Les Français ont élu Nicolas Sarkozy Président de la République pour tourner la page de 20 années d’immobilisme. Ils ont été séduits par le langage direct et le sentiment donné par le candidat qu’avec lui tout est possible. Ils ont aussi estimé que Ségolène Royal n’était pas suffisamment apte à s’attaquer aux maux du pays.

Cette campagne n’a pourtant pas abordé le fond des problèmes. Les deux finalistes ont surtout mené une campagne d’image et le plus dur commence maintenant.

Le nouveau Président doit en effet à la fois réconcilier les Français et s’attaquer aux racines des problèmes.

Pour ce faire quelle sera sa politique ? Celle de ses proches qui rêvent de normaliser la France ou celle de ses discours qui s’attaquaient à la politique de la Banque Centrale européenne ou du libre échange déloyal ? Beaucoup, je le sais bien, m’ont reproché d’avoir rendu public mon vote en sa faveur. Mais, j’ai clairement indiqué que si au 1er tour on exprime une préférence, au second on élimine le candidat dont le projet est le moins positif pour le pays.

Or j’assume mon rejet du programme de Ségolène Royal qui aurait perpétué un immobilisme fatal pour la France. Le duel télévisé de l’entre-deux-tours a d’ailleurs révélé aux Français combien sur les retraites, l’emploi, la sécurité, l’immigration, le projet de Nicolas Sarkozy était, que cela plaise ou non, plus solide que celui de sa rivale.

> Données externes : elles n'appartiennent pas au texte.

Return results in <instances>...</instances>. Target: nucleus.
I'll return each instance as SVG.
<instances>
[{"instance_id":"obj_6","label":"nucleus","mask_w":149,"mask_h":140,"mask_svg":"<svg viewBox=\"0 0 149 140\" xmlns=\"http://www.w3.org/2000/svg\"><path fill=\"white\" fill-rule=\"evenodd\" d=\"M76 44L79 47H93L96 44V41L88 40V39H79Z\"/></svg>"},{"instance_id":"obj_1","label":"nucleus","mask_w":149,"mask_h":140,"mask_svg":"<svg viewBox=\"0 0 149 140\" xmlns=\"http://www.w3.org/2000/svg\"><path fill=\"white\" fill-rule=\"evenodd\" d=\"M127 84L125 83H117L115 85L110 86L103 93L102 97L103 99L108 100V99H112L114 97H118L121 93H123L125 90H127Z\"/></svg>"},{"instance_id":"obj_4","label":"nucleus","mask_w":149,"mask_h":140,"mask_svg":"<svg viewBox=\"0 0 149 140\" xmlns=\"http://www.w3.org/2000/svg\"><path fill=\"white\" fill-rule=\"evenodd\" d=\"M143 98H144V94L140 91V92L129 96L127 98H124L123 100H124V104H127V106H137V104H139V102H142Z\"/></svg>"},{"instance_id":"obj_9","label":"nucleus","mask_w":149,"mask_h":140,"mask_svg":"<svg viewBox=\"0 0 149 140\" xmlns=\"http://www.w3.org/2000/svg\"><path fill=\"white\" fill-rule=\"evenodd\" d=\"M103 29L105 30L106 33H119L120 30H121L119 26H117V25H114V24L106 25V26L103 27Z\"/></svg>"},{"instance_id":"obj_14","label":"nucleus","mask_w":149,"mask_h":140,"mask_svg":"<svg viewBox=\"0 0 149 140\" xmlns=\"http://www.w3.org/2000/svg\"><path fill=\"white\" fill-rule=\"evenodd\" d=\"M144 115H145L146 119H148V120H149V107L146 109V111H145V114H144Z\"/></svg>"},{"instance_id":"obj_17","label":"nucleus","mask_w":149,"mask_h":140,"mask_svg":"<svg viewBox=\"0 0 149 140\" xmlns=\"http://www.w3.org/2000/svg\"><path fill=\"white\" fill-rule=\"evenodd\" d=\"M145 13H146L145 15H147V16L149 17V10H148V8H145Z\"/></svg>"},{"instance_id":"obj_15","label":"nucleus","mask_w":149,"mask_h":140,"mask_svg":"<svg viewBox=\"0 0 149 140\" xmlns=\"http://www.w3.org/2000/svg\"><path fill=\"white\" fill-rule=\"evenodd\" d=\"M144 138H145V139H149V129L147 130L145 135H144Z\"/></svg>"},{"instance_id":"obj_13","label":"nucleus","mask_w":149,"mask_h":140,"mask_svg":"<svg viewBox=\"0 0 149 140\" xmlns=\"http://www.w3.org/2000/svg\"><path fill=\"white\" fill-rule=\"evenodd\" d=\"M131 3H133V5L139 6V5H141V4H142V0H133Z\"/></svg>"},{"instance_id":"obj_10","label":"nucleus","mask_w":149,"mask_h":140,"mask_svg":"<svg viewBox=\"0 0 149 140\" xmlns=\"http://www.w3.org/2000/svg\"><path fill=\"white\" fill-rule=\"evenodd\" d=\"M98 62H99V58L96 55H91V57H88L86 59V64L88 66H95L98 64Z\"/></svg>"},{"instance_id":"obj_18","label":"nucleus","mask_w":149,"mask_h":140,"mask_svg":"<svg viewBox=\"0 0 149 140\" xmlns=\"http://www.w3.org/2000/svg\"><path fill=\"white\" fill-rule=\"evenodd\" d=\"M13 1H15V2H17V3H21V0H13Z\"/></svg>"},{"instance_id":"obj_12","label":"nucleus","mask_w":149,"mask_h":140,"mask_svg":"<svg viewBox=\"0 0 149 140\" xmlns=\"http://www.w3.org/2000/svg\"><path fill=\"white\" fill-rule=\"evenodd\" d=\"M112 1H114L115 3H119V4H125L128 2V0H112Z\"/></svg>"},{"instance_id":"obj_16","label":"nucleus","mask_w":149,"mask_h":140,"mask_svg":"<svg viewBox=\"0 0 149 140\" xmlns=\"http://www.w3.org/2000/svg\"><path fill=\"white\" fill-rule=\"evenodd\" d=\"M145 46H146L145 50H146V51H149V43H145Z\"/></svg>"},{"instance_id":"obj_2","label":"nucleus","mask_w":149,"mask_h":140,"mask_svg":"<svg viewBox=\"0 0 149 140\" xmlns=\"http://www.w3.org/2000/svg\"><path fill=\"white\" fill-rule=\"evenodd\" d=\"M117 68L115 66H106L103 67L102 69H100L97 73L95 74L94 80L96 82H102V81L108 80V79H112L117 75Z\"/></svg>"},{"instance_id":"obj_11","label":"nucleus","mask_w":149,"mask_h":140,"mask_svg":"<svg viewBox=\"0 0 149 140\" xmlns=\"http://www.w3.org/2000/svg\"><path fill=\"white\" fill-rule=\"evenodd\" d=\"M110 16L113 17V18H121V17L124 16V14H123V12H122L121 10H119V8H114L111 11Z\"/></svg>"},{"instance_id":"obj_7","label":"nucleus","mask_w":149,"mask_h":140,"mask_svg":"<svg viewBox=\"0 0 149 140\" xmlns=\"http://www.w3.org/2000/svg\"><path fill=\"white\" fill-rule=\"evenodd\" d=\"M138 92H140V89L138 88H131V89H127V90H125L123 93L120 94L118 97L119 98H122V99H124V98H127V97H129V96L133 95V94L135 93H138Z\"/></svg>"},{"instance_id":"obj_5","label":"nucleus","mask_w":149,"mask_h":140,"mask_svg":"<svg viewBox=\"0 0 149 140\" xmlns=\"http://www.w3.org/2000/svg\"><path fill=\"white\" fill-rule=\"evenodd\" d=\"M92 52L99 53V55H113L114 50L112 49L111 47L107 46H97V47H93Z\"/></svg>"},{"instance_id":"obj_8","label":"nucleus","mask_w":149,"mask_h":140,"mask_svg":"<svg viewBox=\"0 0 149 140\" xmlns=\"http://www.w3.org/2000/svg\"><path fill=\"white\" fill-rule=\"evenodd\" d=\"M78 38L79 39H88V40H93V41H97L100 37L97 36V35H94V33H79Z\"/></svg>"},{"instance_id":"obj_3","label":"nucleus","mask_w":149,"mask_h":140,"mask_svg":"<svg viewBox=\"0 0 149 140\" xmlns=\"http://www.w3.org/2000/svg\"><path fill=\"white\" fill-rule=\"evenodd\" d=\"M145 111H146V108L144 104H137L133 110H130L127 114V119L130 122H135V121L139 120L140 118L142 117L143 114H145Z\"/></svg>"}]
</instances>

Quant à l’affaire européenne, les deux candidats ont cultivé la plus parfaite ambiguïté : tous deux partisans acharnés du oui en 2005, l’un et l’autre se sont contentés de donner des gages particulièrement fragiles à la France du non, sans qu’il soit possible de savoir à coup sûr où se trouvait la moins mauvaise garantie contre la résurgence du traité. Car, entre nous, il était bien évident que la candidate socialiste, en promettant un référendum, cherchait avant tout à réconcilier le oui et le non à gauche plutôt qu’à l’échelle du peuple français tout entier. Rien ne dit qu’elle aurait tenu parole, dès lors que l’adjonction de quelques vagues protocoles sociaux au TCE aurait ramené un semblant de calme dans son camp. De son côté, Nicolas Sarkozy a certes affiché la couleur d’une ratification parlementaire, mais en prenant soin de dire que, la Constitution étant « morte », il ne pouvait s’agir que d’un traité a minima. Dans un cas comme dans l’autre, les garanties et les assurances étaient en réalité bien minces.

Quoi qu’il en soit, ce n’est pas parce que j’ai fait mon choix que cela m’interdira de mener avec franchise mon action politique. Tout au contraire, c’est parce que j’ai eu le courage de surmonter mes réticences vis-à-vis de certains aspects du candidat de l’UMP, de ne pas me complaire dans le ni-ni, que je pourrais d’autant plus dire et agir.

L’enjeu maintenant est de faire comprendre au Président et à sa nouvelle majorité qu’ils doivent, pour réussir, être cohérents. Ce n’est en effet qu’en changeant préalablement d’Europe que l’on pourra redresser la France.

Pour maîtriser l’immigration, il faut contrôler les frontières et aider l’Afrique. Pour relancer l’emploi, il faut changer le fonctionnement de la Banque Centrale européenne et rétablir la préférence communautaire. Pour investir massivement dans les industries d’avenir, il faut revoir la politique de la concurrence.

La question européenne et la manière dont l’abordera Nicolas Sarkozy sera donc le test essentiel du début de mandat. Soit le Président capitule devant la pression de certains de nos partenaires et c’en sera fait, prématurément et définitivement, de son état de grâce : la déception des Français sera alors immense. Soit il réussit par le bras de fer à faire évoluer les choses et alors il se donnera les moyens d’avoir des résultats. Je précise d’ailleurs que s’il devait en être ainsi, je lui apporterai un soutien sans équivoque ni hésitation.

Tout l’enjeu est là. C’est pourquoi nous devons saisir les élections législatives pour nous muscler. C’est le sens des quelques 70 candidats que nous présenterons en juin.

Il s’agit de peser sur la future politique qu’impulsera le nouveau Président de la République.